PWMU.CO – Pemilihan kepala daerah (pilkada) di Indonesia kembali menjadi isu hangat yang kembali diperbincangkan, terutama terkait wacana pemilihan oleh DPRD. Sistem ini dinilai lebih efisien dibandingkan pemilihan langsung oleh rakyat yang memakan biaya besar. Namun, efisiensi ini dibayangi kekhawatiran mengenai kemunduran nilai demokrasi.
Dari perspektif hukum, konstitusi Indonesia memungkinkan keduanya, asalkan dilakukan secara demokratis. Salah satu dosen Fakultas Hukum Universitas Muhammadiyah Malang (UMM) Sholahuddin Al-Fatih turut memberikan tanggapannya terkait hal itu.

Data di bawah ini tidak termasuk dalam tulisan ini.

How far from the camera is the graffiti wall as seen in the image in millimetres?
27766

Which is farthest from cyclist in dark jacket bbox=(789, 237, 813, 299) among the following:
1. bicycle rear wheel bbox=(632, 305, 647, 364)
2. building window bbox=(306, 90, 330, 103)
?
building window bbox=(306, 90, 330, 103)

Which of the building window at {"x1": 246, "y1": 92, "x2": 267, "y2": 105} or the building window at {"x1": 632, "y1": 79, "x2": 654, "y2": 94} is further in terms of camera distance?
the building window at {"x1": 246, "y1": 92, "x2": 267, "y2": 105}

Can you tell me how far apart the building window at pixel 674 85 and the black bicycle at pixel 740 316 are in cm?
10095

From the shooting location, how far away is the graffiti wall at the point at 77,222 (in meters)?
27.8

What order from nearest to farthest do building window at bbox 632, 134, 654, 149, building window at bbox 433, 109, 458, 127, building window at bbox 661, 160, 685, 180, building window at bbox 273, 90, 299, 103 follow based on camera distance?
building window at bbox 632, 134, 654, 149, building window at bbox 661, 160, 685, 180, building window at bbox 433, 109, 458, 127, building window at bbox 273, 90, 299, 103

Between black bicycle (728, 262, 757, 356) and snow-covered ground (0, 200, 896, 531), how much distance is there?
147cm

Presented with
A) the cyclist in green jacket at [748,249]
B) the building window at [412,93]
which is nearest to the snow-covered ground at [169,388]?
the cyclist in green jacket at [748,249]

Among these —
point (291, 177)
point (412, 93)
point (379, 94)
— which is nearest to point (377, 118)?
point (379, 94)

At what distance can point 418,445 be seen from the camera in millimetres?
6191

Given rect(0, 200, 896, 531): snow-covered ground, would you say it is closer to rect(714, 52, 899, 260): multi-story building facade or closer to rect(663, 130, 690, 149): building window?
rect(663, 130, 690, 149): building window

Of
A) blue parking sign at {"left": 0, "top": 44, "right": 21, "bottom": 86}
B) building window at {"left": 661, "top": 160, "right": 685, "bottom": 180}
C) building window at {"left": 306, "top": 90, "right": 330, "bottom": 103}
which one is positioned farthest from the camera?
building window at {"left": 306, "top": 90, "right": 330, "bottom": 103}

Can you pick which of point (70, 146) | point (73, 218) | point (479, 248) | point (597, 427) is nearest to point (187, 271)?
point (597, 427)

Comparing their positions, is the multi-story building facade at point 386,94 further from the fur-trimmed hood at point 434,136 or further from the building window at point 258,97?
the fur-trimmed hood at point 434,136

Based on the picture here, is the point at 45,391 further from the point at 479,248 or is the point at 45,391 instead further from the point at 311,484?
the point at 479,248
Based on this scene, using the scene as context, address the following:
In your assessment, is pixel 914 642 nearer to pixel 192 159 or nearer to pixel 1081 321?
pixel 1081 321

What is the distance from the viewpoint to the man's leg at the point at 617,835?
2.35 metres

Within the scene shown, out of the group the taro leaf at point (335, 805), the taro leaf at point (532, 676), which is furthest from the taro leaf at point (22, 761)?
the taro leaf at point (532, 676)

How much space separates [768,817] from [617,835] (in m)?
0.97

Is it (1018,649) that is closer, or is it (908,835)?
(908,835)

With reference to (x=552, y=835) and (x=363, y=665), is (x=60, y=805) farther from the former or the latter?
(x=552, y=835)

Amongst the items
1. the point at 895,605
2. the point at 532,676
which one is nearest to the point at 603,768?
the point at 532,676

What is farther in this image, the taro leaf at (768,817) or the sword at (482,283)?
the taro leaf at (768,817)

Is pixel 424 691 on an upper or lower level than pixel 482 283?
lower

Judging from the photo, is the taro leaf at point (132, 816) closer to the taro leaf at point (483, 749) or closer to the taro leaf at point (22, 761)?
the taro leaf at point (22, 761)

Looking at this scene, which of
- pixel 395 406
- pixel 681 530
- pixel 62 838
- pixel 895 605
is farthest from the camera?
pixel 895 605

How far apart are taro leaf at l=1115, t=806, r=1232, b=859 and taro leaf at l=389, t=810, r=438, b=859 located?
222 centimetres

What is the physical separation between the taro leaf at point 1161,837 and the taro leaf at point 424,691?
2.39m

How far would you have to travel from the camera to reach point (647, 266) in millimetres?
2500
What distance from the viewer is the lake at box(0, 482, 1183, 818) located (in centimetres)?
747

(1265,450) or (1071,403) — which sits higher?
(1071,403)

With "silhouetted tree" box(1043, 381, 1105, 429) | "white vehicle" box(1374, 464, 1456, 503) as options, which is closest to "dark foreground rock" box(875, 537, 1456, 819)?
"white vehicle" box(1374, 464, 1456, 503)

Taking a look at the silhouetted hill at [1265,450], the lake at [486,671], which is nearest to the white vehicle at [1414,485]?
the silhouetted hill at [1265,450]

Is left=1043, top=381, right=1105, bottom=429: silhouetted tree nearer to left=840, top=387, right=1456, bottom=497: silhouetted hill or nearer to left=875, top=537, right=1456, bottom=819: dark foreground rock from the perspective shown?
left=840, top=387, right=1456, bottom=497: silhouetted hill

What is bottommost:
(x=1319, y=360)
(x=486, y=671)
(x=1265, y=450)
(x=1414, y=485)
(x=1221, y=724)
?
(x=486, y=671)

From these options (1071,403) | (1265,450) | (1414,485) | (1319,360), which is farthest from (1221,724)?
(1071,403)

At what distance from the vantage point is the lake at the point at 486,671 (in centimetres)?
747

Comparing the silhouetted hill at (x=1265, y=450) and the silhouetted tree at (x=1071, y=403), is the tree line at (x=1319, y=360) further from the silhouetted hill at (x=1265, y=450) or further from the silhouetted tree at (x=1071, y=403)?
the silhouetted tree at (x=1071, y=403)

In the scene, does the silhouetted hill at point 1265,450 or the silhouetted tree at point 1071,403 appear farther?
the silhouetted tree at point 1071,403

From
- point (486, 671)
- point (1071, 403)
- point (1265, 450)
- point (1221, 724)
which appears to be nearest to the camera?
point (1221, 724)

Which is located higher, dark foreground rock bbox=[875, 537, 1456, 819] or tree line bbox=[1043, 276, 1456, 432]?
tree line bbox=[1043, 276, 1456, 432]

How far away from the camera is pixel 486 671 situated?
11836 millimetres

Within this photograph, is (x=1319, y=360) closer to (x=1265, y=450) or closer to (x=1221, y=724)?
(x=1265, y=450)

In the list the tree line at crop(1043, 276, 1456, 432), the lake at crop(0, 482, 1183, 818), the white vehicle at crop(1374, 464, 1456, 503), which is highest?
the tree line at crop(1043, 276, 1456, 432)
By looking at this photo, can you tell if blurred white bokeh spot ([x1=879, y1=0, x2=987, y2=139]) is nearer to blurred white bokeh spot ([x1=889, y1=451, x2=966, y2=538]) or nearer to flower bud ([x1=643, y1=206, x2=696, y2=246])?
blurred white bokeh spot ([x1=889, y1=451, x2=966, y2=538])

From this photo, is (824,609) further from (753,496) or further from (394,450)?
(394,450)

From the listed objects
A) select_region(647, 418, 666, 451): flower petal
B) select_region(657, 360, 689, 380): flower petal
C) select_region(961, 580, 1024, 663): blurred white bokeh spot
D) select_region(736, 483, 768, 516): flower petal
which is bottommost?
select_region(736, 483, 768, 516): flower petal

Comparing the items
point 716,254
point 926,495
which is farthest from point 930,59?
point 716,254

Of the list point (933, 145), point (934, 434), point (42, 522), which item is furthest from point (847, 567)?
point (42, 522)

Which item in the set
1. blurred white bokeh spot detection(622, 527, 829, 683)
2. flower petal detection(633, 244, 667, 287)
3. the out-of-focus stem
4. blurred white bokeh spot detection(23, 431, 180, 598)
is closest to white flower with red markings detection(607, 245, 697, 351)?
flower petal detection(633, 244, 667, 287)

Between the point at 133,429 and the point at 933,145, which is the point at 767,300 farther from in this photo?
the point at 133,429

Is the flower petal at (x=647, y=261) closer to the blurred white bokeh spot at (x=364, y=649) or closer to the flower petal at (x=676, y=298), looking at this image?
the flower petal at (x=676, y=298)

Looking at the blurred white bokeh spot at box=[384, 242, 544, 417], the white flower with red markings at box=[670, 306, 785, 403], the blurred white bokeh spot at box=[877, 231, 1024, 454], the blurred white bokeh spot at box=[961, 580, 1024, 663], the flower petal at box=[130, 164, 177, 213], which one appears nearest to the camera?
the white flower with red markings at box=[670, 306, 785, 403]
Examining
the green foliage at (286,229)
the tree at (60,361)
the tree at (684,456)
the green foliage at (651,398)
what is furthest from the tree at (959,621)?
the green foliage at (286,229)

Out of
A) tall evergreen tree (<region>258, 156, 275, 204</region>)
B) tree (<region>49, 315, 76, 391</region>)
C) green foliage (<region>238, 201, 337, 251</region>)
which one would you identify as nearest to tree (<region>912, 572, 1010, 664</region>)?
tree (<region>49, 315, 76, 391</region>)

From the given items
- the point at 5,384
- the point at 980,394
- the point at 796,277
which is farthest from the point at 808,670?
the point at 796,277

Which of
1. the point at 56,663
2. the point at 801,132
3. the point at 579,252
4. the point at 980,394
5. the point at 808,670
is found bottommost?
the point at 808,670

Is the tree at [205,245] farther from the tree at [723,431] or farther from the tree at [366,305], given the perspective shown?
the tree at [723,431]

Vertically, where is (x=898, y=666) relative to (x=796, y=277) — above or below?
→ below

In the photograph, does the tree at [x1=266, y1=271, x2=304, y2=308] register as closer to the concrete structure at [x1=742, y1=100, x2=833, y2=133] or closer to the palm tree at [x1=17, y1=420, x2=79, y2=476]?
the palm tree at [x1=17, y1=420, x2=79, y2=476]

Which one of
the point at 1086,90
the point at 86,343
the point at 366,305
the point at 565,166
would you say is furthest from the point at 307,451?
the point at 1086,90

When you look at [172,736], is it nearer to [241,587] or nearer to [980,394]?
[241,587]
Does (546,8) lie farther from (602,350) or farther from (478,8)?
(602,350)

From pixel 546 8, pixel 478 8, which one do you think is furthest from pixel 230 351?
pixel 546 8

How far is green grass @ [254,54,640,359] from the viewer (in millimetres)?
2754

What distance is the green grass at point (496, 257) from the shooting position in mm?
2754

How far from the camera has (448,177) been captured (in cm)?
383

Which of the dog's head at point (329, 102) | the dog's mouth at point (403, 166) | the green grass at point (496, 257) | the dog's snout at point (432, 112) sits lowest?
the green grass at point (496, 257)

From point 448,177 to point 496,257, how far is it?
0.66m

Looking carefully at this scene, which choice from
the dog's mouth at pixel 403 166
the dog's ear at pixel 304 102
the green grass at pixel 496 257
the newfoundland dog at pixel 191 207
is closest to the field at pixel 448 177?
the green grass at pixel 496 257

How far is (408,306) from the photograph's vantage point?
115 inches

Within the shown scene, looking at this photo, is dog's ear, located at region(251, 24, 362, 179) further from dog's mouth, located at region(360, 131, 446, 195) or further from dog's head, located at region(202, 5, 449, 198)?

“Undang-Undang Dasar 1945 tidak menentukan secara spesifik apakah kepala daerah harus dipilih langsung atau melalui DPRD. Keduanya diperbolehkan selama dilakukan secara demokratis. Dapat ditekankan bahwa demokrasi tidak hanya berarti pemilihan langsung, tetapi juga dapat diwujudkan melalui representasi oleh DPRD. Salah satu alasan utama yang mendukung sistem pemilihan oleh DPRD adalah efisiensi anggaran,” jelasnya.
Pilkada langsung membutuhkan dana besar untuk mencetak surat suara, mendistribusikan logistik, hingga pelaksanaan kampanye. Di beberapa daerah dengan Pendapatan Asli Daerah (PAD) rendah, seperti di Indonesia Timur, biaya pilkada bahkan menyedot lebih dari setengah pendapatan daerah. Padahal dana itu seharusnya digunakan untuk pembangunan.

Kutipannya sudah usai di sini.